Esta complicación se produce por una obstrucción de la luz del órgano debido a una acumulación de comida, heces u otras causas como un tumor, una enfermedad intestinal o un cuerpo extraño. Dicha obstrucción favorece un crecimiento bacteriano y, por tanto, una infección. Con la inflamación, la vascularización  se ve afectada lo cual puede llegar a provocar que el apéndice se gangrene y se perfore, provocando una infección abdominal generalizada denominada peritonitis.

Por lo general, suele ser tratada mediante la extirpación quirúrgica del apéndice -la denominada ‘apendicectomía’-. Sin embargo, en los últimos años, los estudios científicos han cuestionado esta forma de actuación más agresiva a favor del uso de antibióticos. Así lo señaló en su día un estudio llevado a cabo por investigadores del Nationwide Children’s Hospital de Columbus (EE.UU.), en el que se destacaba que la apendicectomía no siempre se presenta como la opción más indicada. Por lo menos en las apendicitis no complicadas, en las que el tratamiento con antibióticos resulta igualmente eficaz y, además, se asocia con menos efectos secundarios.

Ahora, un nuevo estudio, publicado en Pediatrics y realizado por investigadores de la Universidad de Southampton en Reino Unido, vuelve a poner en tela de juicio la intervención quirúrgica ante este problema pediátrico tan frecuente.

El ‘gold estándar’ de la apendicitis es la apendicectomía.  Nigel Hall,  profesor asociado de cirugía pediátrica en Southampton y autor principal del estudio evaluó junto a sus colegas las pruebas publicadas de los últimos 10 años en estudios de niños que recibieron tratamiento no quirúrgico, es decir, antibióticos, como una alternativa a la apendicectomía.

cirugia

Diez estudios que abarcaron un total de 413 niños cumplieron los criterios de evaluación. Ninguno de ellos informó problemas de seguridad o eventos adversos específicos. La revisión también encontró que la apendicitis recurría en el 14% de los casos después del tratamiento no quirúrgico.  “Nuestra revisión muestra que los antibióticos podrían ser un método de tratamiento alternativo para los niños”, ha señalado el profesor Hall.

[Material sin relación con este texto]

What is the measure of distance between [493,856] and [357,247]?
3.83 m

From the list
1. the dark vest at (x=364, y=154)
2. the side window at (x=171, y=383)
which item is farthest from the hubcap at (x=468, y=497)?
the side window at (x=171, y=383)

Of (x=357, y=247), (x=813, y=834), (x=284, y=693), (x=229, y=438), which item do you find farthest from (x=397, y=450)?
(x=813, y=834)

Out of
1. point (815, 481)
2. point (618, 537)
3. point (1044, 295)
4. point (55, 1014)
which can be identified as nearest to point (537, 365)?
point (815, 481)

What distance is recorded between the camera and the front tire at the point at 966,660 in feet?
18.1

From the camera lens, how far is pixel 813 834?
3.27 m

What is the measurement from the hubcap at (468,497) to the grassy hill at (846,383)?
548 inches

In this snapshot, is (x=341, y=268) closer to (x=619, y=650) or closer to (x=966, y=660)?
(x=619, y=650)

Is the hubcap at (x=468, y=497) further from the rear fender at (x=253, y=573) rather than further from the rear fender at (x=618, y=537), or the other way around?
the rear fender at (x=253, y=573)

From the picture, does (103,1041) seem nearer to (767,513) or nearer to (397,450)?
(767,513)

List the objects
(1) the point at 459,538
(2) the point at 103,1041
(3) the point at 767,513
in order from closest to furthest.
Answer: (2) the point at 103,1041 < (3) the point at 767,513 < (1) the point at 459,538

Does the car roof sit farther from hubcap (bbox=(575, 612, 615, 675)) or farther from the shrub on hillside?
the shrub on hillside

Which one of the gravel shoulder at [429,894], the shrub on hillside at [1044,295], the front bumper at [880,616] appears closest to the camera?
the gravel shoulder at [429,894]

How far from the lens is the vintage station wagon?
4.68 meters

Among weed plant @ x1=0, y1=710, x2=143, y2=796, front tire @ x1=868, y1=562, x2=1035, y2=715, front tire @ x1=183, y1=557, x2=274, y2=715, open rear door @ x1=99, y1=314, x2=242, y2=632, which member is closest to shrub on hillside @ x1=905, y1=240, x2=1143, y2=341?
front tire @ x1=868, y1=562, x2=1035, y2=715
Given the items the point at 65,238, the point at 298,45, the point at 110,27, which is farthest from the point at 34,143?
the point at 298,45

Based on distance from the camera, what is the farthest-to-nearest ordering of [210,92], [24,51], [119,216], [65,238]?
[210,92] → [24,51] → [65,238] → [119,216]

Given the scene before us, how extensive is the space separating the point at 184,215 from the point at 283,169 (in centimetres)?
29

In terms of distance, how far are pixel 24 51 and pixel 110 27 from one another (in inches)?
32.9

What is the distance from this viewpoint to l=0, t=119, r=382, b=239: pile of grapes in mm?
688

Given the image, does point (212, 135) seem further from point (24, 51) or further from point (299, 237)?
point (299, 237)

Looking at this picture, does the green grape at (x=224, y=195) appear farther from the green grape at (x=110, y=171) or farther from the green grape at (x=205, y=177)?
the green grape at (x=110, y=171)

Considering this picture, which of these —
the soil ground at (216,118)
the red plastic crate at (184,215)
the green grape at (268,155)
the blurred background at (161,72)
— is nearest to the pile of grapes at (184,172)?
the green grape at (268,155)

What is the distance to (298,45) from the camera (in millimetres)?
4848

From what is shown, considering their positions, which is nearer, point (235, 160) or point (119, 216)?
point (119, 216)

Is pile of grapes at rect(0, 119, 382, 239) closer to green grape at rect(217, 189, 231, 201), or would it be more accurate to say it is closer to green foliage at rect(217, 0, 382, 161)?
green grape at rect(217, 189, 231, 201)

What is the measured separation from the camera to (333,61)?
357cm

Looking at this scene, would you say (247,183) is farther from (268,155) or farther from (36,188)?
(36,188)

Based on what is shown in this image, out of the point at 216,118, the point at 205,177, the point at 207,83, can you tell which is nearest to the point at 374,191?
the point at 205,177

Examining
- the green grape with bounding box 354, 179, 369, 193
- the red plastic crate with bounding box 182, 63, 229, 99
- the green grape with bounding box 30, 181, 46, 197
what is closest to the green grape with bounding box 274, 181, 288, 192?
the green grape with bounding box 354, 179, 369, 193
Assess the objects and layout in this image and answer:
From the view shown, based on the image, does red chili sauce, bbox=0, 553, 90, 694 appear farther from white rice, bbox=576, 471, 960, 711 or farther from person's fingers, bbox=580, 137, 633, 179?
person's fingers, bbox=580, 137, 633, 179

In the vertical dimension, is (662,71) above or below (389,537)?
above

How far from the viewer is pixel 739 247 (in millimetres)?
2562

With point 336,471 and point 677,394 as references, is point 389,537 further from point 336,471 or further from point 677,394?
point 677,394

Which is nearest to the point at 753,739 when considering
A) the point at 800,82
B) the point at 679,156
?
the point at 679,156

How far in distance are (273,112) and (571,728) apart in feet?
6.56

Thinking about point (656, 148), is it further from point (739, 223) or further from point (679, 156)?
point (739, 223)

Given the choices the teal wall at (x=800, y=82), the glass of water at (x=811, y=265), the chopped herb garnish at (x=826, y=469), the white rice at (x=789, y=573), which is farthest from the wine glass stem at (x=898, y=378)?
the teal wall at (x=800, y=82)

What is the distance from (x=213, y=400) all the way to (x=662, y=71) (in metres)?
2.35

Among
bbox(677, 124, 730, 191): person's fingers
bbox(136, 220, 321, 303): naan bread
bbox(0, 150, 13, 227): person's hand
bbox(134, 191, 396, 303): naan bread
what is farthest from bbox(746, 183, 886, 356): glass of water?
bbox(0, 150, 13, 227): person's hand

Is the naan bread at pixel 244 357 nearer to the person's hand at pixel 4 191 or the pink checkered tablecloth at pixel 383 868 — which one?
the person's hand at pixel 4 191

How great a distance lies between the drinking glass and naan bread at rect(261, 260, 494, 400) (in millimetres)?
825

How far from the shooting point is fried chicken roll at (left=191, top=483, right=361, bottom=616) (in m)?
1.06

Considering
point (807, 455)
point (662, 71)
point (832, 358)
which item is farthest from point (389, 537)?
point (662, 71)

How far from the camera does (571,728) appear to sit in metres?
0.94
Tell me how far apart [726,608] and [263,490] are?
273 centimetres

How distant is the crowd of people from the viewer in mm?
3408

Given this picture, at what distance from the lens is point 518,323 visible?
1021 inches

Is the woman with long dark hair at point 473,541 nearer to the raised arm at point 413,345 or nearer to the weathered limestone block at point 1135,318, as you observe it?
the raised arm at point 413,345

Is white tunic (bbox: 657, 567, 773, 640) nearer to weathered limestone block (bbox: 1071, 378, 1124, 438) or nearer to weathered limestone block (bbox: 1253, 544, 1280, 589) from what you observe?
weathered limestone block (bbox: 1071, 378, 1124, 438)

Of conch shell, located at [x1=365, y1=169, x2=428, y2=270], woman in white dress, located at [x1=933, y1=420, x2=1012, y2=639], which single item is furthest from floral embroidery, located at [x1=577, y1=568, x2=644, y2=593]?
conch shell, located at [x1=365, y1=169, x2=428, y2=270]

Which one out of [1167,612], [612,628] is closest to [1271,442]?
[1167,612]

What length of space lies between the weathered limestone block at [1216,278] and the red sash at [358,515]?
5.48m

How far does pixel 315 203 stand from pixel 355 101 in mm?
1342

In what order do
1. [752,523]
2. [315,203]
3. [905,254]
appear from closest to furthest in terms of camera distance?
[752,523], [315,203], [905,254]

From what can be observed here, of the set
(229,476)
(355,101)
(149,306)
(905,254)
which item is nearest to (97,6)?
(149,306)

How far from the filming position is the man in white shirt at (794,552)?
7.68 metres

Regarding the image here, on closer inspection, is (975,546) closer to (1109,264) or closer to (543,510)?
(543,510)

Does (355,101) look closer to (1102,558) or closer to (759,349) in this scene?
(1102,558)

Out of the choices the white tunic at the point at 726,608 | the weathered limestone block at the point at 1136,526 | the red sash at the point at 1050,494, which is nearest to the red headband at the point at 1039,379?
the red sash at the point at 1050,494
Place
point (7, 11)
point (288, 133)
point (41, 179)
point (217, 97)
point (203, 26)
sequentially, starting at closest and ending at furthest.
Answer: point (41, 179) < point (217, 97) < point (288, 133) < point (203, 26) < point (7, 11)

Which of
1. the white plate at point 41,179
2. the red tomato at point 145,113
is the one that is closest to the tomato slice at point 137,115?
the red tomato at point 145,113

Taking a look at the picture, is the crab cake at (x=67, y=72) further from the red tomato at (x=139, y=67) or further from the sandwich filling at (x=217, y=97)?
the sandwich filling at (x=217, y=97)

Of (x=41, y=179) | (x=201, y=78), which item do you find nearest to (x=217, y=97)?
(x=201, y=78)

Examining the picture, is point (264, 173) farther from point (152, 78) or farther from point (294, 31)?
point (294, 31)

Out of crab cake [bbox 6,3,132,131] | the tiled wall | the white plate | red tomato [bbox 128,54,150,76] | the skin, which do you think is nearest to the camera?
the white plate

Sin embargo,  también aluden a que se necesita una investigación más profunda -en forma de grandes ensayos aleatorios- para evaluar los resultados clínicos a largo plazo y la rentabilidad de los antibióticos versus cirugía para el tratamiento de la apendicitis en niños.

Estudio pionero ya en marcha
El equipo de Southampton, junto a equipos de varios hospitales de Reino Unido, ya están llevando a cabo un estudio de un año de duración para corroborar sus resultados..

El punto del ensayo inicial es ver cuántos pacientes y sus familias están dispuestos a participar en tal estudio, y cómo es la recuperación de los pacientes asignados a uno u otro tratamiento. “Esto nos dará una indicación de cuántos niños podemos ser capaces de reclutar en un futuro ensayo más amplio y cómo los resultados del tratamiento no operatorio se comparan con una operación”, explica el profesor Hall.

Desde nuestro equipo damos la bienvenida a este tipo de trabajos que nos orientan hacia fórmulas menos invasivas para tratar a nuestros pacientes.